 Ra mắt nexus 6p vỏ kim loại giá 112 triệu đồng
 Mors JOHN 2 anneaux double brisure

==

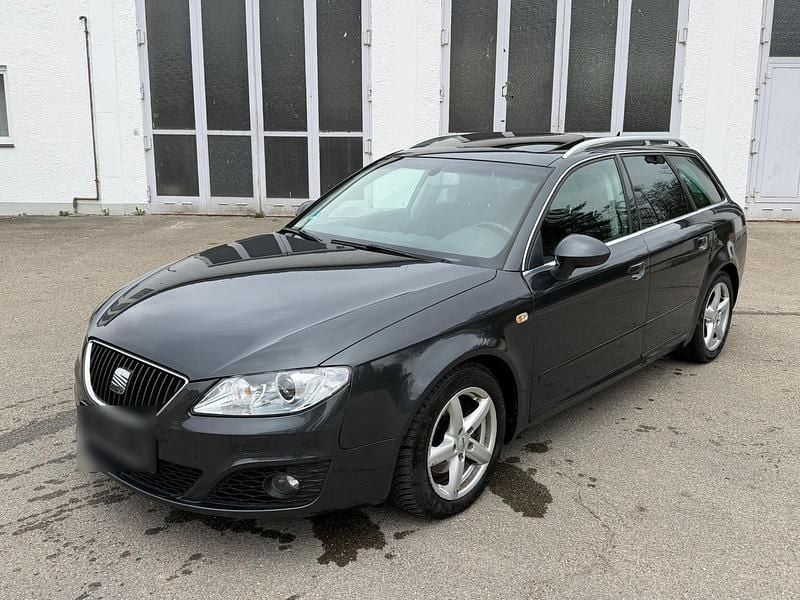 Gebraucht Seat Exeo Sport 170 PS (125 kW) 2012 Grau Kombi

--

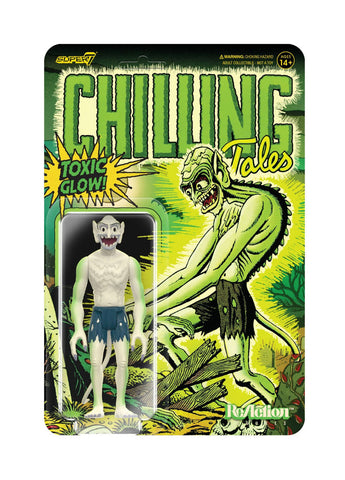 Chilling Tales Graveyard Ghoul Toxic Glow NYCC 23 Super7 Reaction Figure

- [PROBLEM DETAILS] Using the entries above, repeat only the lines from the one containing "Ra mắt nexus" through the one containing "Mors JOHN 2 anneaux double brisure", end lines included.

- [EXERCISE OUTPUT]
 Ra mắt nexus 6p vỏ kim loại giá 112 triệu đồng
 Mors JOHN 2 anneaux double brisure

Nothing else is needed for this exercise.